The death certificate is dated almost two years ago. You remember his last postcard, the one he sent right before Roxy showed up with Rose for the first time, the island you could never track down on maps, the scribbled date. He never… he couldn’t have been sick. He would’ve told you if he was sick, right? But maybe he hadn’t gotten sick, maybe it was his adventuring that had gotten to him, and -- and --

You drop the certificate on the floor so you don’t crush it. If you’re crying, you don’t notice, because you just try to comfort Jude. There are other papers in the folder and you recognize Roxy’s handwriting but you can’t even take comfort in that because now you two feel truly, heartbreakingly alone in this world.

Somewhere in the bitter part of your heart that will never forgive your Pa, you hope that whatever had taken his attention felt more than supposedly precious to him. If nothing else, you don’t want him to be the only winner here.

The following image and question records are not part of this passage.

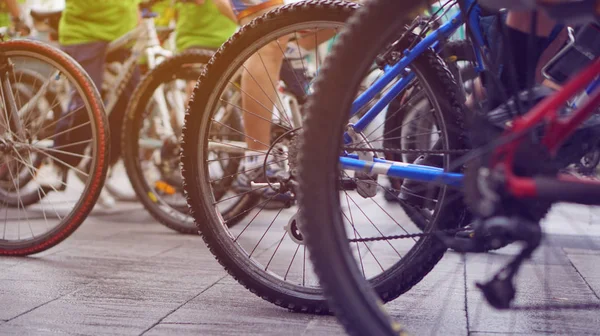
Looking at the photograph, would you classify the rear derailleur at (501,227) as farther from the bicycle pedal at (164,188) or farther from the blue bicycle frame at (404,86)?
the bicycle pedal at (164,188)

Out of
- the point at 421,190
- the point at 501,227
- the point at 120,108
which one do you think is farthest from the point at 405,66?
the point at 120,108

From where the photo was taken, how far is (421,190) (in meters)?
2.90

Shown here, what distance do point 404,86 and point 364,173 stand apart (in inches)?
12.0

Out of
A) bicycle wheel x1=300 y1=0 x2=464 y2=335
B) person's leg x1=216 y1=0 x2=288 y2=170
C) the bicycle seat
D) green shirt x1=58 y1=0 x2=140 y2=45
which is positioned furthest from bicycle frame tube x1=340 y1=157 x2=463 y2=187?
the bicycle seat

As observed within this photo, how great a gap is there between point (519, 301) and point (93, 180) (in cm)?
178

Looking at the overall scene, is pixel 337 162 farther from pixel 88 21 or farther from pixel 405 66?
pixel 88 21

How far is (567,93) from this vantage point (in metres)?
1.95

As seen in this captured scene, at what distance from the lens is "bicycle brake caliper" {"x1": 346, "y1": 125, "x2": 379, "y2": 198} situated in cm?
280

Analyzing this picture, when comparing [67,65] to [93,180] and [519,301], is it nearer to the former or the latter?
[93,180]

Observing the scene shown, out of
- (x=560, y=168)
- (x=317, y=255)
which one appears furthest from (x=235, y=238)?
(x=560, y=168)

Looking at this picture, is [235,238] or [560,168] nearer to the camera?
[560,168]

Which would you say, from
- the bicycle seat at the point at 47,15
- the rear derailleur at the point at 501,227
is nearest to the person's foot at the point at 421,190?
the rear derailleur at the point at 501,227

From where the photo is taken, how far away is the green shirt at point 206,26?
5.92 metres

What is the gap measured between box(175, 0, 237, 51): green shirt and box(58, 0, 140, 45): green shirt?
53 cm
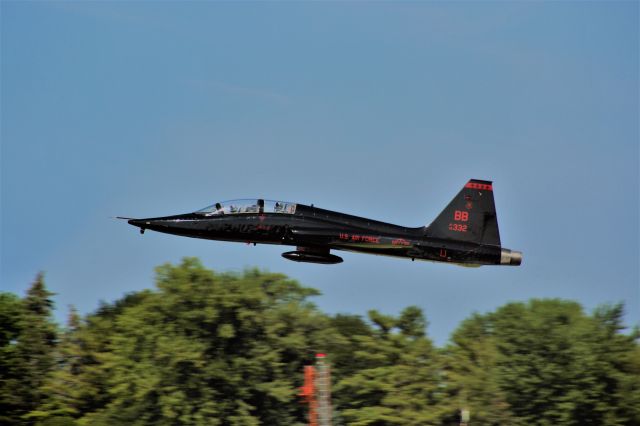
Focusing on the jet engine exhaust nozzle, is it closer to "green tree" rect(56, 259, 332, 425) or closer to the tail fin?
the tail fin

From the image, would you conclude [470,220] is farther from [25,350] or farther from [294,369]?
[25,350]

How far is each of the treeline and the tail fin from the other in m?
28.0

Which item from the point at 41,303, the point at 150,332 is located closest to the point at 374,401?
the point at 150,332

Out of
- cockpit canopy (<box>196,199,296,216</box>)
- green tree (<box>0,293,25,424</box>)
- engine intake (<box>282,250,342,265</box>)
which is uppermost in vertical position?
cockpit canopy (<box>196,199,296,216</box>)

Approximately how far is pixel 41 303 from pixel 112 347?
1166 cm

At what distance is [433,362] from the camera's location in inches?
2781

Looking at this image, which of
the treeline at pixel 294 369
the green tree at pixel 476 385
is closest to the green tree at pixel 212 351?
the treeline at pixel 294 369

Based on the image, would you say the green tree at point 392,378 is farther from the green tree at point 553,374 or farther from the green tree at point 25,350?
the green tree at point 25,350

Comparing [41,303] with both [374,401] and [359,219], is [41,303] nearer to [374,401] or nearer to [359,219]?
[374,401]

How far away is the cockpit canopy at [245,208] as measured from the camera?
127 ft

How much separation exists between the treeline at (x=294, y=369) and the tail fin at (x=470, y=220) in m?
28.0

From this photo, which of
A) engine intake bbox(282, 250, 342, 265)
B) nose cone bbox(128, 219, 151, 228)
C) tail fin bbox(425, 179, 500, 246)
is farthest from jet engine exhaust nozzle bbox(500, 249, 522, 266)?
nose cone bbox(128, 219, 151, 228)

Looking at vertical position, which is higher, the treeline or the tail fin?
the tail fin

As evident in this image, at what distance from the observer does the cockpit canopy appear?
127 ft
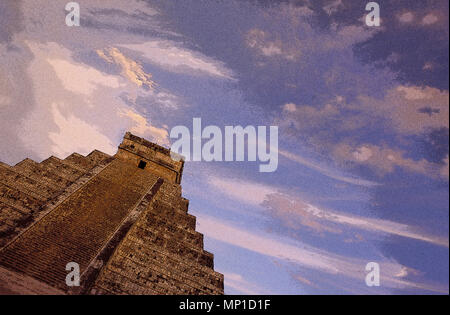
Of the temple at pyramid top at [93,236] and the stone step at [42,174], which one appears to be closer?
the temple at pyramid top at [93,236]

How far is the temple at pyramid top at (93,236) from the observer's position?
21.9ft

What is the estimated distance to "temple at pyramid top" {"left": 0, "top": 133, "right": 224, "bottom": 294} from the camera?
6668mm

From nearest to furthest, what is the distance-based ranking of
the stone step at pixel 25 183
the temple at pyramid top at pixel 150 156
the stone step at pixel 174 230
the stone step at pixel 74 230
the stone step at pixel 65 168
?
the stone step at pixel 74 230 → the stone step at pixel 25 183 → the stone step at pixel 174 230 → the stone step at pixel 65 168 → the temple at pyramid top at pixel 150 156

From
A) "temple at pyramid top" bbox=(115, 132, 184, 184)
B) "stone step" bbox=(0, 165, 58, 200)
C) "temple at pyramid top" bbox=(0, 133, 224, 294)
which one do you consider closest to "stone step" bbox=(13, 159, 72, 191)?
"temple at pyramid top" bbox=(0, 133, 224, 294)

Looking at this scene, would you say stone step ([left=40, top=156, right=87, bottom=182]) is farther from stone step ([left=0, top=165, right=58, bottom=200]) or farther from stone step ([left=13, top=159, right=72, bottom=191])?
stone step ([left=0, top=165, right=58, bottom=200])

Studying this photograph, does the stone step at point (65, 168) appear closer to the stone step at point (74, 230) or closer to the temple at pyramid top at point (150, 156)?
the stone step at point (74, 230)

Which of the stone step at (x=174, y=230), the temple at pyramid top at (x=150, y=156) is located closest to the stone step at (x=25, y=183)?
the stone step at (x=174, y=230)

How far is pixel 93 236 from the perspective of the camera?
8398 mm

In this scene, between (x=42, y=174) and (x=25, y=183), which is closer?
(x=25, y=183)

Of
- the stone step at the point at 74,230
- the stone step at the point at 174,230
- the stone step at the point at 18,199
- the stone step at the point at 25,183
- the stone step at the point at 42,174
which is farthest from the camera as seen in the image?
the stone step at the point at 42,174

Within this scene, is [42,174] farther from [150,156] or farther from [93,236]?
[150,156]

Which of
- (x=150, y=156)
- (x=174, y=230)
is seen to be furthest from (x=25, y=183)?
(x=150, y=156)
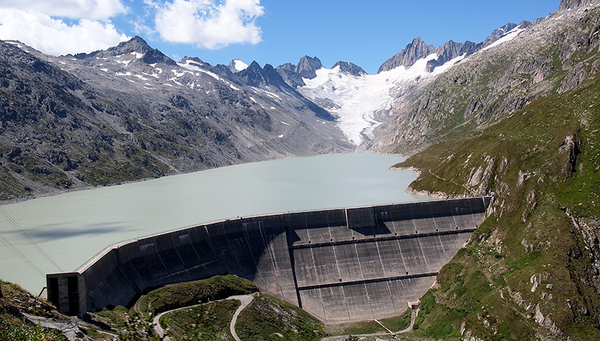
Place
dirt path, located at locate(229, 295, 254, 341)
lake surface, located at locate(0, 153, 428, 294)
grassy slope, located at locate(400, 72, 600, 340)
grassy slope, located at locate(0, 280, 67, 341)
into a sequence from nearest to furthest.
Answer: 1. grassy slope, located at locate(0, 280, 67, 341)
2. dirt path, located at locate(229, 295, 254, 341)
3. grassy slope, located at locate(400, 72, 600, 340)
4. lake surface, located at locate(0, 153, 428, 294)

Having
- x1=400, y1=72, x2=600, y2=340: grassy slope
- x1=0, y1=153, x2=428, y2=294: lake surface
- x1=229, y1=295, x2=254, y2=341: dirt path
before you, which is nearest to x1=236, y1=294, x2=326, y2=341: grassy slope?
x1=229, y1=295, x2=254, y2=341: dirt path

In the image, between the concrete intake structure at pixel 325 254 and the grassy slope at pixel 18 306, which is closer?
the grassy slope at pixel 18 306

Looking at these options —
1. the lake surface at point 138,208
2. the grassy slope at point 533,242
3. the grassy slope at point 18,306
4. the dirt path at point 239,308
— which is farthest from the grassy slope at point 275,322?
the lake surface at point 138,208

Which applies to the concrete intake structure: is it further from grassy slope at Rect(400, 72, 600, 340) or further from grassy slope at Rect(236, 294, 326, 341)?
grassy slope at Rect(236, 294, 326, 341)

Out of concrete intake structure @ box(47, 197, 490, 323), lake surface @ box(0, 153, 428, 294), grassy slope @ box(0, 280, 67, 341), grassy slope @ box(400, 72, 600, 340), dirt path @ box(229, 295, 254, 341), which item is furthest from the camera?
lake surface @ box(0, 153, 428, 294)

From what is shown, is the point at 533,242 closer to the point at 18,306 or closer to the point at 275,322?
the point at 275,322

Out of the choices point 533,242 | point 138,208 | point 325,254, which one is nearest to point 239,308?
point 325,254

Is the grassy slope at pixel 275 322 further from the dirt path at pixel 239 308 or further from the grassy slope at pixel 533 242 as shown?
the grassy slope at pixel 533 242
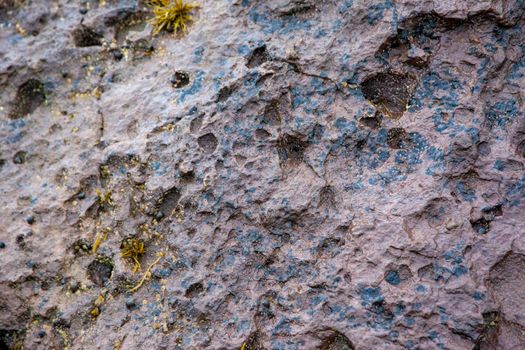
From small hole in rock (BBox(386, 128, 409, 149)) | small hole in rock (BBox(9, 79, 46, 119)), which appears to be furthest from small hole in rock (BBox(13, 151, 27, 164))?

You leave Half-Harley Manor for college with Jude and don’t look back until you have to.

**Author's Note:**

> as always: if you enjoy my work, feel free to let me know!! i appreciate every comment, kudos, and even shares that i get! in addition, bcus you enjoy my work or if you wanna chat, see my other work, see any art i make as i post it, you can find me at [thegempage](https://thegempage.tumblr.com/) on tumblr or [@achillopal](https://twitter.com/achillopal) on twitter!! i hope you have a wonderful [time appropriate word]!!!  
> (also, if you want to hear me come to the realization of this timeline as it was happening, i'm doing a [hiveswap let's play](https://www.youtube.com/playlist?list=PLOJMA4jJWhHSgII6sGd2Ls2UiEoGsr4CW) ~~(episode may not be out depending on when you read this)~~ )  
> (edit: [the episode is live!](https://youtu.be/wpFLG0dPhc4))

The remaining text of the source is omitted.